Learning Human-Object Interaction as Groups

Paper · arXiv 2510.18357 · Published October 21, 2025
Action ModelsWorld ModelsDesign Frameworks

Human-Object Interaction Detection (HOI-DET) aims to localize human-object pairs and identify their interactive relationships. To aggregate contextual cues, existing methods typically propagate information across all detected entities via self-attention mechanisms, or establish message passing between humans and objects with bipartite graphs. However, they primarily focus on pairwise relationships, overlooking that interactions in real-world scenarios often emerge from collective behaviors (i.e., multiple humans and objects engaging in joint activities). In light of this, we revisit relation modeling from a group view and propose GroupHOI, a framework that propagates contextual information in terms of geometric proximity and semantic similarity. To exploit the geometric proximity, humans and objects are grouped into distinct clusters using a learnable proximity estimator based on spatial features derived from bounding boxes. In each group, a soft correspondence is computed via self-attention to aggregate and dispatch contextual cues. To incorporate the semantic similarity, we enhance the vanilla transformer-based interaction decoder with local contextual cues from HO-pair features.

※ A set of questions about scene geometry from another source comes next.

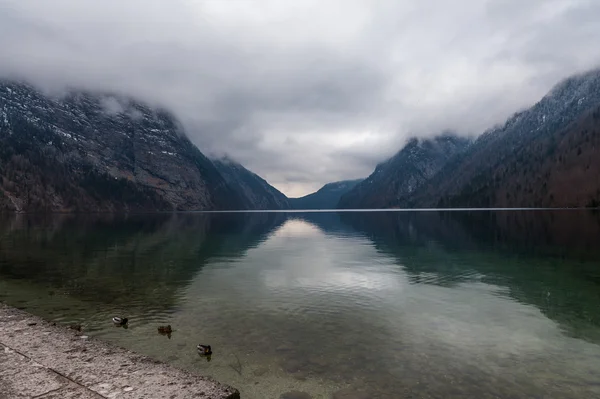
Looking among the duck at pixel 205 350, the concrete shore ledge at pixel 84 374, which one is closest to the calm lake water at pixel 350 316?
the duck at pixel 205 350

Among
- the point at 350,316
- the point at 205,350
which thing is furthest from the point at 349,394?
the point at 350,316

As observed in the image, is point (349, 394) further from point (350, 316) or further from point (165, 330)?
point (165, 330)

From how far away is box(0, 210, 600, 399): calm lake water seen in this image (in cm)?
1842

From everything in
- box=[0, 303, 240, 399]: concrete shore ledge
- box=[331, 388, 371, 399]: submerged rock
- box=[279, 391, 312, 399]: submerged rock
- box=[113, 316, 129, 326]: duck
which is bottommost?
box=[331, 388, 371, 399]: submerged rock

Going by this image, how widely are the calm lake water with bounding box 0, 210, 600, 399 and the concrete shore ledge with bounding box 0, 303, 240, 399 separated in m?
3.60

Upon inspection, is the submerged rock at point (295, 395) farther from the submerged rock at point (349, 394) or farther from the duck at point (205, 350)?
the duck at point (205, 350)

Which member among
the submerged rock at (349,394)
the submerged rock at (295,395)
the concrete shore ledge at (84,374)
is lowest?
the submerged rock at (349,394)

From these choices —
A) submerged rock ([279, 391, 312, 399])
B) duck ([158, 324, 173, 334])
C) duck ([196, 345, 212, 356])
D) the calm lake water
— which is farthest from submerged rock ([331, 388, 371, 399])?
duck ([158, 324, 173, 334])

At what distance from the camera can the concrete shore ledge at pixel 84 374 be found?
13.1m

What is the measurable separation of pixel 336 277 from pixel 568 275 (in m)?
25.8

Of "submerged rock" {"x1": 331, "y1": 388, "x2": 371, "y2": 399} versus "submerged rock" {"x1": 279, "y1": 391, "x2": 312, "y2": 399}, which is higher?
"submerged rock" {"x1": 279, "y1": 391, "x2": 312, "y2": 399}

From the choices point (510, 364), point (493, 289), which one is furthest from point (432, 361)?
point (493, 289)

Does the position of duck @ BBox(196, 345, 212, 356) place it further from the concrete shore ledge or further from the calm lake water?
the concrete shore ledge

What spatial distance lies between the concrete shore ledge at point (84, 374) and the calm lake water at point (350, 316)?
3.60m
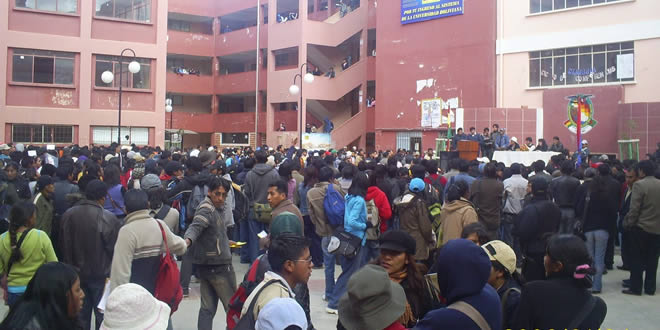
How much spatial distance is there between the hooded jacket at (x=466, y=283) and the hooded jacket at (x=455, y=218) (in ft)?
12.0

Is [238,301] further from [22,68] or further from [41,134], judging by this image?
[22,68]

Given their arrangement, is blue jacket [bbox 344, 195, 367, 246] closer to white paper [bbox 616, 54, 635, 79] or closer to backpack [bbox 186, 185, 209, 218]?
backpack [bbox 186, 185, 209, 218]

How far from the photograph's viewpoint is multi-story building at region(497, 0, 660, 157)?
81.1 ft

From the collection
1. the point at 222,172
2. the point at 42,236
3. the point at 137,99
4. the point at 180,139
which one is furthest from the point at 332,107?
the point at 42,236

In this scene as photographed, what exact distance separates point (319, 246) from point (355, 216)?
3679 millimetres

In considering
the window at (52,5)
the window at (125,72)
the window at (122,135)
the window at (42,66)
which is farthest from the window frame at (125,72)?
the window at (52,5)

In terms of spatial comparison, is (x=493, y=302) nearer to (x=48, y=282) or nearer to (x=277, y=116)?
(x=48, y=282)

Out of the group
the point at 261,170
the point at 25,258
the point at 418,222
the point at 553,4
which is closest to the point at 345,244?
the point at 418,222

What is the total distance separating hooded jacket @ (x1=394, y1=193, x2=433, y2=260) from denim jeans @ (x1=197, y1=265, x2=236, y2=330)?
2364 millimetres

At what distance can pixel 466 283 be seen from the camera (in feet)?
10.7

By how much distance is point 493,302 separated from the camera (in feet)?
10.9

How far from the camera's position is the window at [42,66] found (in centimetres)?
2827

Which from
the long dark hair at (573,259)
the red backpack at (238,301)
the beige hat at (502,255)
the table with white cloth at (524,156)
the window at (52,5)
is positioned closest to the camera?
the long dark hair at (573,259)

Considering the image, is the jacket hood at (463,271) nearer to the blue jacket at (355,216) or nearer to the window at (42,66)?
the blue jacket at (355,216)
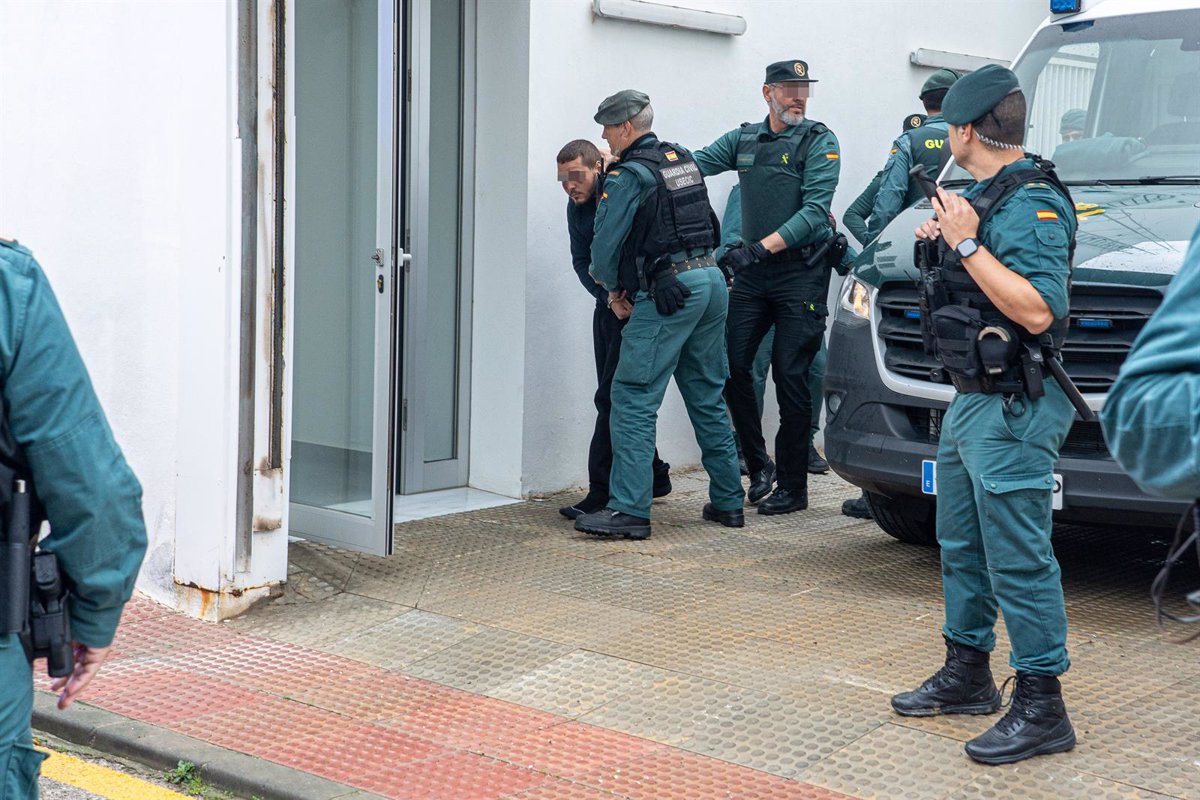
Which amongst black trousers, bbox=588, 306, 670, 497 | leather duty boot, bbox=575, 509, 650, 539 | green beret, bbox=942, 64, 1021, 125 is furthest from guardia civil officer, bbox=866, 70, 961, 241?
green beret, bbox=942, 64, 1021, 125

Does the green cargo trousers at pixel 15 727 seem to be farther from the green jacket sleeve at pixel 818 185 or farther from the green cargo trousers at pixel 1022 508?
the green jacket sleeve at pixel 818 185

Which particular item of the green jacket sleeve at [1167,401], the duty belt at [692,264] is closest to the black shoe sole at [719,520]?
the duty belt at [692,264]

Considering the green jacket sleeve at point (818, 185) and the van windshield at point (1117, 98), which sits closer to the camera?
the van windshield at point (1117, 98)

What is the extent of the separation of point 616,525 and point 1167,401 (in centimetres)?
523

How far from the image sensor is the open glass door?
20.0 ft

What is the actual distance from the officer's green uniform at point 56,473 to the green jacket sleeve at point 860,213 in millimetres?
6892

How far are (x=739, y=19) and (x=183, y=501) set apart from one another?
4645mm

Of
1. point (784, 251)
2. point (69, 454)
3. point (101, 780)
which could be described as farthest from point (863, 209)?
point (69, 454)

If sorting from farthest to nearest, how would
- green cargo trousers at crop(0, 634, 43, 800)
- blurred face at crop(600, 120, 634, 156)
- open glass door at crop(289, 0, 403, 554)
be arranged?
blurred face at crop(600, 120, 634, 156), open glass door at crop(289, 0, 403, 554), green cargo trousers at crop(0, 634, 43, 800)

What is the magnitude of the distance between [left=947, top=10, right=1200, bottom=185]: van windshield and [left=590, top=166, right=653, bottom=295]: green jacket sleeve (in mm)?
1469

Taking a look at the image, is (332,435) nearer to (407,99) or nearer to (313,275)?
(313,275)

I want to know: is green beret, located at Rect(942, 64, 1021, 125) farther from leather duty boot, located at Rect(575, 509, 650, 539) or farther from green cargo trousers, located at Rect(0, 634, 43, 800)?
leather duty boot, located at Rect(575, 509, 650, 539)

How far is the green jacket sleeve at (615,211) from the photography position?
6.71 metres

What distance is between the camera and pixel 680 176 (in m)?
6.79
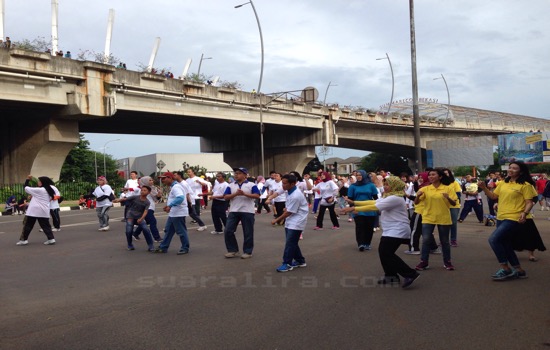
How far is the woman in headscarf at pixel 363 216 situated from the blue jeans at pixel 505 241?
3.15 m

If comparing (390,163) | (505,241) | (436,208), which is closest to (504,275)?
(505,241)

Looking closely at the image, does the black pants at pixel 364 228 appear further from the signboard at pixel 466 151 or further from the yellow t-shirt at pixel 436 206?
the signboard at pixel 466 151

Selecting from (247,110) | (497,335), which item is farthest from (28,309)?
(247,110)

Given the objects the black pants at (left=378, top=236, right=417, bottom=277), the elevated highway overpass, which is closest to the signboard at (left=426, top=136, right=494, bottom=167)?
the elevated highway overpass

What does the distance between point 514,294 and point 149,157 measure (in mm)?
96397

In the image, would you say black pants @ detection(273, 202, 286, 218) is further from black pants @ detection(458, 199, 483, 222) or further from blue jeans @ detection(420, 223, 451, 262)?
blue jeans @ detection(420, 223, 451, 262)

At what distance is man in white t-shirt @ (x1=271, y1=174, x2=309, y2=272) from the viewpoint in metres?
7.72

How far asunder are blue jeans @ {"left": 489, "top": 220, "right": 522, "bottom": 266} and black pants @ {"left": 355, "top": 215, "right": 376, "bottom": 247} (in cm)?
319

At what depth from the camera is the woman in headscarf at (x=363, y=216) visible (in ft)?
32.3

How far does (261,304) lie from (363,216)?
4.52 m

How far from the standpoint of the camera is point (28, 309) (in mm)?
5684

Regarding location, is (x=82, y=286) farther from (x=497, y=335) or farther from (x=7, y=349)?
(x=497, y=335)

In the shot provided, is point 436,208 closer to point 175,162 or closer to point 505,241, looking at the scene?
point 505,241

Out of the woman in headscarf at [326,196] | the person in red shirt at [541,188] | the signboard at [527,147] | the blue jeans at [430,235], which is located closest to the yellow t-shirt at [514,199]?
the blue jeans at [430,235]
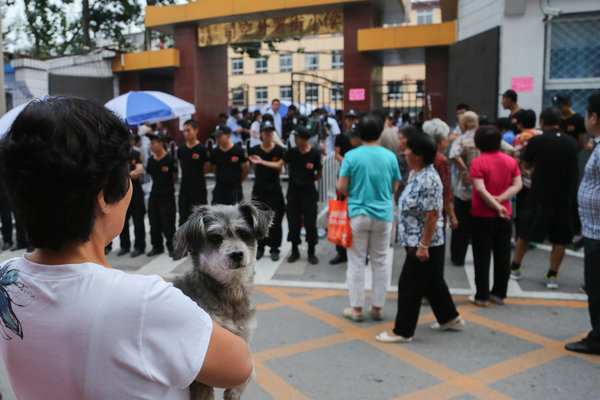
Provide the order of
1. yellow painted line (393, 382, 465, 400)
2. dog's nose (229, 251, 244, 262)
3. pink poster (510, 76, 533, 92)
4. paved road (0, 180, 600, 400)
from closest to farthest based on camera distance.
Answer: dog's nose (229, 251, 244, 262) < yellow painted line (393, 382, 465, 400) < paved road (0, 180, 600, 400) < pink poster (510, 76, 533, 92)

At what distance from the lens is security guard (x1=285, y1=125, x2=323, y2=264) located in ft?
24.6

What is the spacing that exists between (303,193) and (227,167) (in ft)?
4.26

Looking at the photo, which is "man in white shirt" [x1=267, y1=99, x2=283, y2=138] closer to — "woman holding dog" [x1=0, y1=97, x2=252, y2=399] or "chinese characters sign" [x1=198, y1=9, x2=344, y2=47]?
"chinese characters sign" [x1=198, y1=9, x2=344, y2=47]

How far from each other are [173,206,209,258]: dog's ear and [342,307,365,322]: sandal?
3041 millimetres

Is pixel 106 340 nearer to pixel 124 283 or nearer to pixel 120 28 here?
pixel 124 283

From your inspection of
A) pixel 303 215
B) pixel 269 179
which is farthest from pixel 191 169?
pixel 303 215

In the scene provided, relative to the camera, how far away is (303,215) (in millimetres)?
7613

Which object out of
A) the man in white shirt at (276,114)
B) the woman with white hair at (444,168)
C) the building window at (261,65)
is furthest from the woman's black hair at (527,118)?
the building window at (261,65)

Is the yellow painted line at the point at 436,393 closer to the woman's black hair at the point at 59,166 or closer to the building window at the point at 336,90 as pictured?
the woman's black hair at the point at 59,166

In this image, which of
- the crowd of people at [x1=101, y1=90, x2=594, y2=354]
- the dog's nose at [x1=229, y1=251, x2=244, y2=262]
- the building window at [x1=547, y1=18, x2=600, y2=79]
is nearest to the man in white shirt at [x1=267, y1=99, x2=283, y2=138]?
the crowd of people at [x1=101, y1=90, x2=594, y2=354]

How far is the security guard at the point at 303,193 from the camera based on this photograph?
24.6 ft

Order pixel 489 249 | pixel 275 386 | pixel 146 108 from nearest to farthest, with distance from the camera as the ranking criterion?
pixel 275 386, pixel 489 249, pixel 146 108

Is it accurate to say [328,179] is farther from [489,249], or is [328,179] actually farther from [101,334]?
[101,334]

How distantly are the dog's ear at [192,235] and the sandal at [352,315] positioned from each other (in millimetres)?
3041
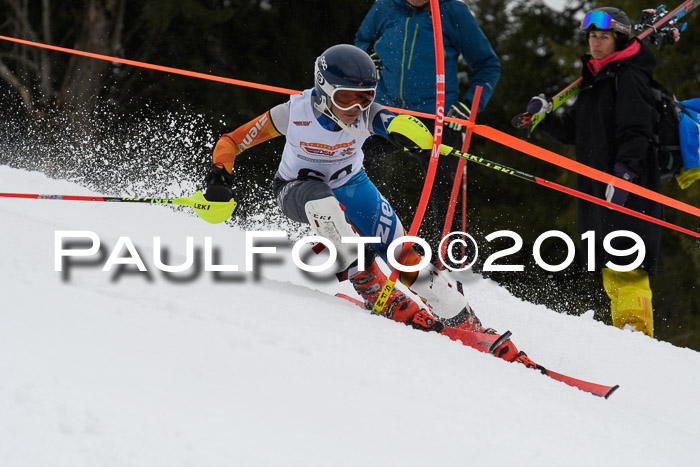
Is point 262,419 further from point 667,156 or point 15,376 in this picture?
point 667,156

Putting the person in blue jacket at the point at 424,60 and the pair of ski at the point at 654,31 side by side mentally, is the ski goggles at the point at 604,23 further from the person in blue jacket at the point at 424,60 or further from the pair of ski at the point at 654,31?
the person in blue jacket at the point at 424,60

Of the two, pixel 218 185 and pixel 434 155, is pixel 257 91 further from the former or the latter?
pixel 434 155

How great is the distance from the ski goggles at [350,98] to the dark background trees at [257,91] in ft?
17.4

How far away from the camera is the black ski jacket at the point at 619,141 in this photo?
3.83 m

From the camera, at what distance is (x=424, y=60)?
13.6ft

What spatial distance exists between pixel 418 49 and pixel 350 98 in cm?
130

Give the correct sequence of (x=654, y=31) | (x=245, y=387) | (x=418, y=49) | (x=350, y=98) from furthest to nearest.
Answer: (x=654, y=31)
(x=418, y=49)
(x=350, y=98)
(x=245, y=387)

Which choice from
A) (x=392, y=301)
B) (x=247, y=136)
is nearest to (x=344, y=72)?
(x=247, y=136)

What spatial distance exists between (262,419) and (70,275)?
964mm

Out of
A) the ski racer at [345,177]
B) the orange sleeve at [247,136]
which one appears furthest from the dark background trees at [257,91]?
the ski racer at [345,177]

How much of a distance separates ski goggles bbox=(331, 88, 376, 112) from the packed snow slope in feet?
2.58

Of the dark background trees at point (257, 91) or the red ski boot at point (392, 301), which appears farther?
the dark background trees at point (257, 91)

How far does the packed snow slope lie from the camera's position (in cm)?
149

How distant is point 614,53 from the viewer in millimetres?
3973
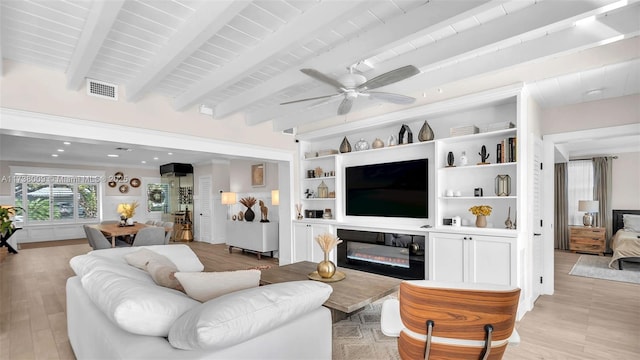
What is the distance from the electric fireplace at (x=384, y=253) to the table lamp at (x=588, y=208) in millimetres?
5259

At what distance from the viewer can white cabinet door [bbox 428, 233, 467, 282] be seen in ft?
12.0

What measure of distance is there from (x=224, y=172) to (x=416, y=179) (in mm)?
6531

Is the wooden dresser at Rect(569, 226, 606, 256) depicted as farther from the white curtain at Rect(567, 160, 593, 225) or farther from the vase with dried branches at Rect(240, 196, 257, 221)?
the vase with dried branches at Rect(240, 196, 257, 221)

Introduction. Human-Object Interaction Detection (HOI-DET), as a critical pillar in visual relationship understanding, identifies entities (i.e., humans and objects) as basic building blocks, and leverages relationships as the connective glue that weaves them into meaningful patterns. Early works [1, 2] typically recognize HO-pairs, which are cropped from natural images by manually obtained bounding boxes, as composites (i.e., visual phrases) in isolation. Recent efforts [3, 4] extend HOI reasoning to real-world scenarios involving multiple entities with complex relational structures. Building upon object detection frameworks, HOI-DET methods evolve alongside advancements in detector architectures from Faster R-CNN [5] to DETR-like variants [6, 7]. As a semantic interpretation task, HOI-DET can also benefit from large visual-linguistic models (e.g., CLIP [8] and BLIP [9]) pre-trained on extensive image-text corpora. Despite architectural innovations and multi-modal knowledge transfer, the core challenge remains unchanged: ❶how to structure and reason about relationships among entities?

Discussion / Conclusion. Future Direction. Current HOI benchmarks involve limited entities within small fields of view, leading to global relational modeling in the mainstream HOI-DET [18] methods. However, when applied to larger scenarios (e.g., gigapixel-level crowd images [61]), this paradigm leads to high computational cost and information redundancy. A practical solution is to confine relational modeling to local regions, making the principles proposed in this paper highly applicable to real-world settings. Limitation. A limitation of our method is its focus on interaction reasoning without integrating the proposed mechanisms into the object detection branch. We think this direction intriguing, yet it lies beyond the scope of the present study. Moreover, like other HOI-DET [18] models, GroupHOI is trained with limited label diversity, posing challenges for generalization to in-the-wild scenarios.